Work instructions:
Write each line out a second time, exactly as shown below.

Input material:
.....
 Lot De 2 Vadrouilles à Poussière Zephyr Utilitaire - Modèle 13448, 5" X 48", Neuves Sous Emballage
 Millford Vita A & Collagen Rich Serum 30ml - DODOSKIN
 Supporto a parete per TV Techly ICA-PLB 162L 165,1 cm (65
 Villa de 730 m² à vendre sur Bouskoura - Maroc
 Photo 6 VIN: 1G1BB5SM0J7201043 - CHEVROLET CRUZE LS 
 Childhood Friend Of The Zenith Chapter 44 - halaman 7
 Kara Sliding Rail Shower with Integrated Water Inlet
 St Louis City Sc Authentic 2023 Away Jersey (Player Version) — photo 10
.....
Answer to this task:
 Lot De 2 Vadrouilles à Poussière Zephyr Utilitaire - Modèle 13448, 5" X 48", Neuves Sous Emballage
 Millford Vita A & Collagen Rich Serum 30ml - DODOSKIN
 Supporto a parete per TV Techly ICA-PLB 162L 165,1 cm (65
 Villa de 730 m² à vendre sur Bouskoura - Maroc
 Photo 6 VIN: 1G1BB5SM0J7201043 - CHEVROLET CRUZE LS 
 Childhood Friend Of The Zenith Chapter 44 - halaman 7
 Kara Sliding Rail Shower with Integrated Water Inlet
 St Louis City Sc Authentic 2023 Away Jersey (Player Version) — photo 10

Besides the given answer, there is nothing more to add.